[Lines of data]
▼
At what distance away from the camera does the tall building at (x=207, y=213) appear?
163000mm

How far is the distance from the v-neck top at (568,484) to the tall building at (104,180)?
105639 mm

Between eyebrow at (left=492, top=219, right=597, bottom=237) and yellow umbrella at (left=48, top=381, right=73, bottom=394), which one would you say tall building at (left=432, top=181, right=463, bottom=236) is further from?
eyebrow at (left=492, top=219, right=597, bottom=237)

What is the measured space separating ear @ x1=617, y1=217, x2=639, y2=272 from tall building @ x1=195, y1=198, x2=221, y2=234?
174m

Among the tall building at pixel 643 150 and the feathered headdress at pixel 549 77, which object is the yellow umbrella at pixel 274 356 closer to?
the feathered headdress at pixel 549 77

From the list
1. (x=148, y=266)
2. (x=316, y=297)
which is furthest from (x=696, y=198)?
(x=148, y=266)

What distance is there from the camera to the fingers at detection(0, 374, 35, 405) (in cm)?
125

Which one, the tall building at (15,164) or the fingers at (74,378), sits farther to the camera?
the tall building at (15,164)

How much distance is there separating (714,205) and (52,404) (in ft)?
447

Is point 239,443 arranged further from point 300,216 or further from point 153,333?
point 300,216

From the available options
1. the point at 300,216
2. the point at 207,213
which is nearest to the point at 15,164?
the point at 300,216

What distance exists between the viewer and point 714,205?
▲
Task to complete - Copy out all of the lines above word for word, without changing anything.

The response -
At what distance away from the camera does the tall building at (x=207, y=213) appear?
163000mm

How far is the distance from the v-neck top at (568,484) to the tall building at (104,180)?
105639 mm

Between eyebrow at (left=492, top=219, right=597, bottom=237) and yellow umbrella at (left=48, top=381, right=73, bottom=394), which one would you say tall building at (left=432, top=181, right=463, bottom=236) is further from?
eyebrow at (left=492, top=219, right=597, bottom=237)

What is the measured space separating ear @ x1=617, y1=217, x2=639, y2=272 from tall building @ x1=195, y1=198, x2=221, y2=234?
174m

Among the tall building at pixel 643 150 and the feathered headdress at pixel 549 77, which object is the yellow umbrella at pixel 274 356 closer to?
the feathered headdress at pixel 549 77

From the list
1. (x=148, y=266)
2. (x=316, y=297)
which is furthest from (x=696, y=198)?
(x=148, y=266)

What distance is there from the camera to the fingers at detection(0, 374, 35, 405) (in cm)?
125

Which one, the tall building at (15,164) or the fingers at (74,378), sits farther to the camera?
the tall building at (15,164)

How much distance is there separating (714,205) and (52,404) (in ft)?
447

Is point 239,443 arranged further from point 300,216 or further from point 153,333?
point 300,216

From the available options
1. the point at 300,216
2. the point at 207,213
which is nearest to the point at 15,164?
the point at 300,216

What distance exists between the viewer and point 714,205?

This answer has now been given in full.